African Myth: The First Music

As one of my last entries of this collection, I wanted to explore a folk tale from Africa to continue to take a multicultural approach. Not knowing where else to find performances of African folk stories, I again turned to YouTube and found another children’s cartoon presented by August House, the same publisher of the Vietnamese folk tale in an earlier entry. Dylan Pritchett narrates the story “The First Music.”

The story begins with “In the beginning, the African forest had many sounds,” and continues to explain the noises each animal in the African plains made. There is the yelping of the hyena, the roaring of the lion, etc. “Suddenly, a noise like thunder rose through the air,” which caused the animals to stop talking. It was the elephant that had made the noise by beating a log with his front foot. The elephant liked the drum-like sound and continued beating it. This caused the monkey to start dancing, which rustled the leaves and made a rattling noise. The two sounds complimented each other, and the other animals began to join in. The crane landed on the crocodile’s back and began “rocking back and forth” so that it played another noise. All the other animals joined in, except the frogs who were silent. The frogs claimed their short legs and hands could not dance. They played for seven days until they wanted to rest. This is when the frogs began singing. This started a new beat that got the animals interested in playing more music with this different beat. The frogs realized “everyone has something to add when it comes to making music.”

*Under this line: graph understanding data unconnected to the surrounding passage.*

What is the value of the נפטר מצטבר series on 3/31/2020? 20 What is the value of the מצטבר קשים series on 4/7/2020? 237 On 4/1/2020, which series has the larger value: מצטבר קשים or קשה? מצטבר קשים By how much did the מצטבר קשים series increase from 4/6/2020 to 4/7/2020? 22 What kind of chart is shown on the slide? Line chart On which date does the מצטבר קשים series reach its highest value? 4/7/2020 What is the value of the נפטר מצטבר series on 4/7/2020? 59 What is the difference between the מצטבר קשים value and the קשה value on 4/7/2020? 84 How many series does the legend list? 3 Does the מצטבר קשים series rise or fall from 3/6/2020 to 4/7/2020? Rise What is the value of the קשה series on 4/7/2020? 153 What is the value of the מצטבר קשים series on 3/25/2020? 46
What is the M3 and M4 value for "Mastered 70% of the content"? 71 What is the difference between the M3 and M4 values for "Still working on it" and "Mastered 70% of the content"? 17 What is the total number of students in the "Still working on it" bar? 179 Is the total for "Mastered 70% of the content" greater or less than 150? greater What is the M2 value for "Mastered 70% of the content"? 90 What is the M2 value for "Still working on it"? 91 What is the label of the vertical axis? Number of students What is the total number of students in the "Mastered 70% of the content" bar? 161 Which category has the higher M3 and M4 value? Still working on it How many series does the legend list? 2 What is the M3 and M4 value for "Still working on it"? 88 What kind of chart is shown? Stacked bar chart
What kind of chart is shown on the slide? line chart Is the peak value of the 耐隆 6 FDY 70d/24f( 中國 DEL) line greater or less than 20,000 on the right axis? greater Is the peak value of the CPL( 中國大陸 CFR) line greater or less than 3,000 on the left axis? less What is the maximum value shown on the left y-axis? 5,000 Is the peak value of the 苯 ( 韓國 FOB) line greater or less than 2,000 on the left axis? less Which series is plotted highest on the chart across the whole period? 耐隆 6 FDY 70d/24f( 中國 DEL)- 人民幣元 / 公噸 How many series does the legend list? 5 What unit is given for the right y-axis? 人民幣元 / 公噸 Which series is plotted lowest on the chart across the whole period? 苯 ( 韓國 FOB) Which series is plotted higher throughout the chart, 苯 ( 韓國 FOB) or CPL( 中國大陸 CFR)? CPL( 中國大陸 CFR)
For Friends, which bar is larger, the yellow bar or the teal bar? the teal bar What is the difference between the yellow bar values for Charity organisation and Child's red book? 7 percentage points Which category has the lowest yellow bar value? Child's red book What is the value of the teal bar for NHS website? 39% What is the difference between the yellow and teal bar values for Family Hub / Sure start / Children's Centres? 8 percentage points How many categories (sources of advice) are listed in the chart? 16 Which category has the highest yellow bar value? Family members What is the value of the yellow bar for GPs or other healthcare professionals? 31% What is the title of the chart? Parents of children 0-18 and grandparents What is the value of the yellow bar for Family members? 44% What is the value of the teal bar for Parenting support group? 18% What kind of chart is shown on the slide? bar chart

The tale has an inclusive message about how everyone can participate in music. It aims to explore how everyone may participate differently, but it is those differences that make music so unique and interesting. I was surprised to see the tale attribute the first music to the animals, as I thought there would be some mentioning of man replicating the animal sounds. However, it focused only on the animals, making it a nature-based folk tale that is an interesting addition to this collection.